(Things to do)
• 1. List every date and time stamp that appears in the patch discussion below.
• 2. Please duplicate everything in the patch discussion below from "On Fri, Aug 9, 2019 at 10:20" down to "clocks, interconnects, etc.".
• 3. Carry on with the patch discussion about device-links and probe ordering, picking up after its final sentence.

-------- Source passage --------

Re: [PATCH v9 0/7] Solve postboot supplier cleanup and optimize probe ordering

From: Saravana Kannan
Date: Thu Aug 15 2019 - 21:51:42 EST


On Fri, Aug 9, 2019 at 10:20 PM Frank Rowand <frowand.list@xxxxxxxxx> wrote:
>
> On 8/9/19 10:00 PM, Saravana Kannan wrote:
> > On Fri, Aug 9, 2019 at 7:57 PM Frank Rowand <frowand.list@xxxxxxxxx> wrote:
> >>
> >> Hi Saravana,
> >>
> >> On 7/31/19 3:17 PM, Saravana Kannan wrote:
> >>> Add device-links to track functional dependencies between devices
> >>> after they are created (but before they are probed) by looking at
> >>> their common DT bindings like clocks, interconnects, etc.
> >>>
> >>> Having functional dependencies automatically added before the devices
> >>> are probed, provides the following benefits:
> >>>
> >>> - Optimizes device probe order and avoids the useless work of
> >>> attempting probes of devices that will not probe successfully
> >>> (because their suppliers aren't present or haven't probed yet).
> >>>
> >>> For example, in a commonly available mobile SoC, registering just
> >>> one consumer device's driver at an initcall level earlier than the
> >>> supplier device's driver causes 11 failed probe attempts before the
> >>> consumer device probes successfully. This was with a kernel with all
> >>> the drivers statically compiled in. This problem gets a lot worse if
> >>> all the drivers are loaded as modules without direct symbol
> >>> dependencies.

-------- Data --------

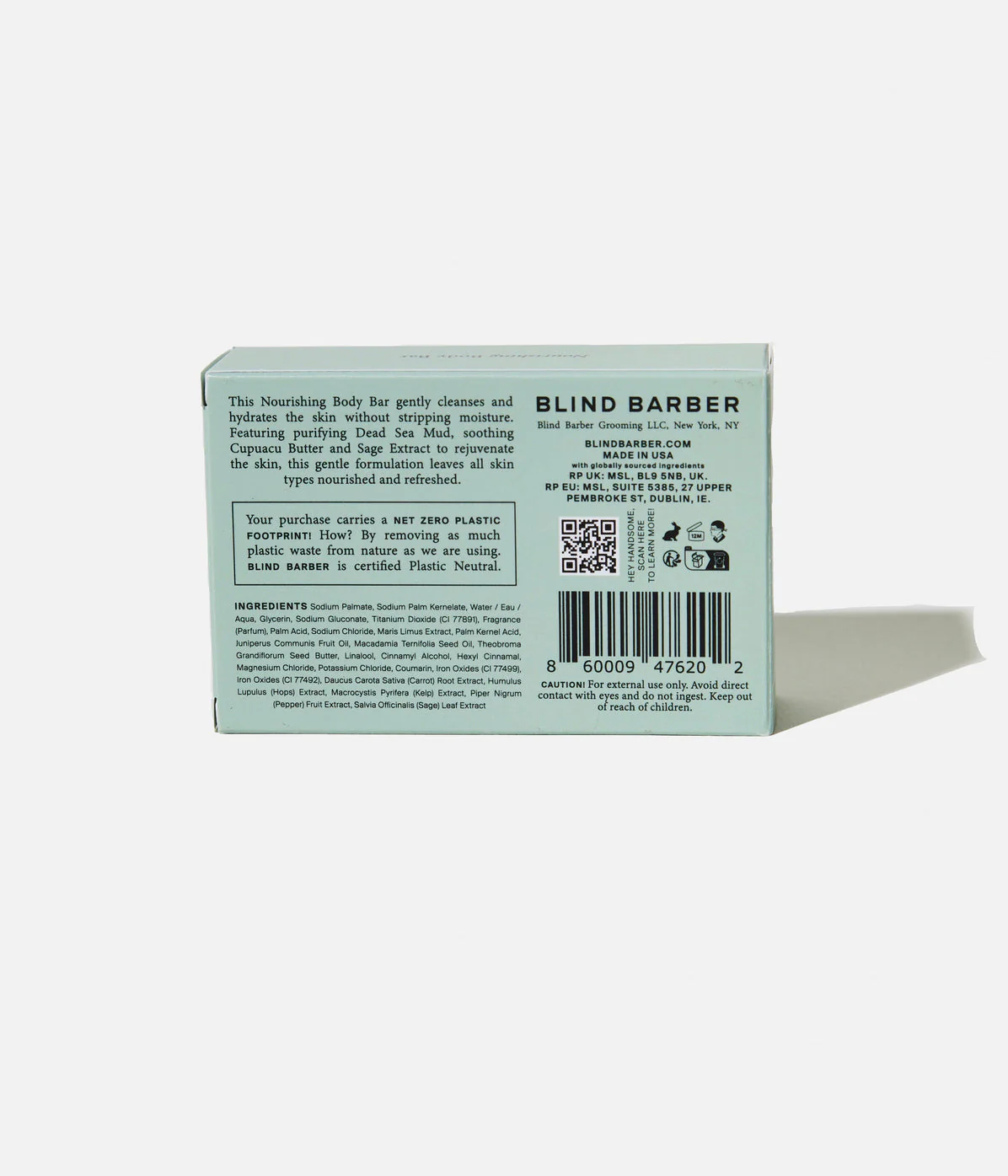 Nourishing Body Bar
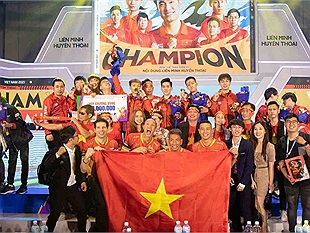 Đội tuyển Esports Việt Nam đã hoàn thành nhiệm vụ trong kì SEA Games 31 nhưng vẫn còn nhiều bộ môn "lỡ hẹn" với tấm HCV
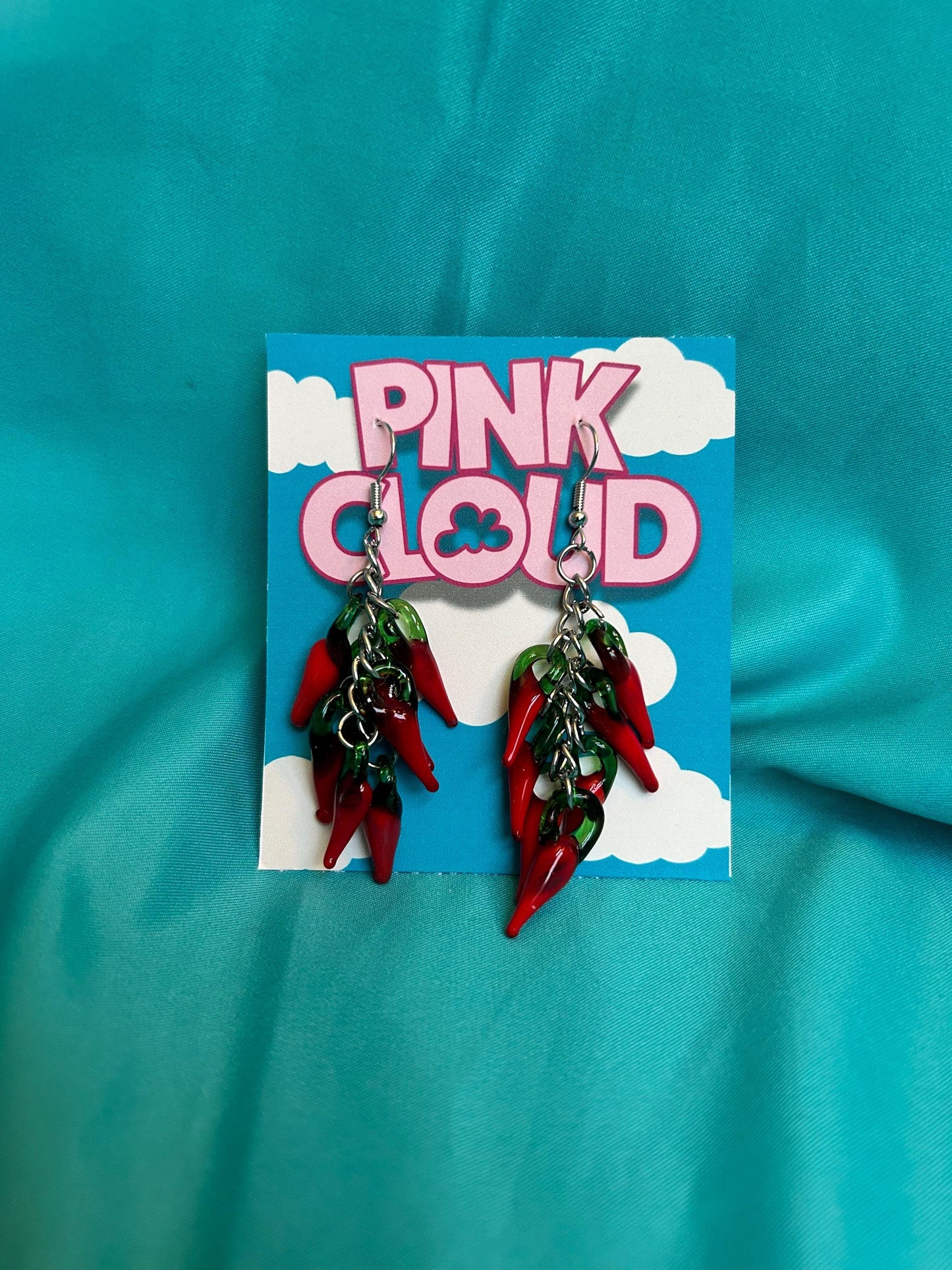 Food Earrings | Veggies | Choose Your Vegetable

--------

(Task responses)
• 1.
- Thu Aug 15 2019 - 21:51:42 EST
- Fri, Aug 9, 2019 at 10:20 PM
- 8/9/19 10:00 PM
- Fri, Aug 9, 2019 at 7:57 PM
- 7/31/19 3:17 PM

• 2.
On Fri, Aug 9, 2019 at 10:20 PM Frank Rowand <frowand.list@xxxxxxxxx> wrote:
>
> On 8/9/19 10:00 PM, Saravana Kannan wrote:
> > On Fri, Aug 9, 2019 at 7:57 PM Frank Rowand <frowand.list@xxxxxxxxx> wrote:
> >>
> >> Hi Saravana,
> >>
> >> On 7/31/19 3:17 PM, Saravana Kannan wrote:
> >>> Add device-links to track functional dependencies between devices
> >>> after they are created (but before they are probed) by looking at
> >>> their common DT bindings like clocks, interconnects, etc.

• 3.
> >>>
> >>> - Supplier devices like clock providers, interconnect providers, etc
> >>> need to keep the resources they provide active and at a particular
> >>> state(s) during boot up even if their current set of consumers don't
> >>> request the resource to be active. This is because the rest of the
> >>> consumers might not have probed yet and turning off the resource
> >>> before all the consumers have probed could lead to a hang or
> >>> undesired user experience.
> >>>
> >>> Some frameworks (Eg: regulator) handle this today by turning off
> >>> "unused" resources at late_initcall_sync and hoping all the devices
> >>> have probed by then. This is not a valid assumption for systems with
> >>> loadable modules. Other frameworks (Eg: clock) just don't handle
> >>> this due to the lack of a clear signal for when they can turn off
> >>> resources. This leads to downstream hacks to handle cases like this
> >>> that can easily be solved in the upstream kernel.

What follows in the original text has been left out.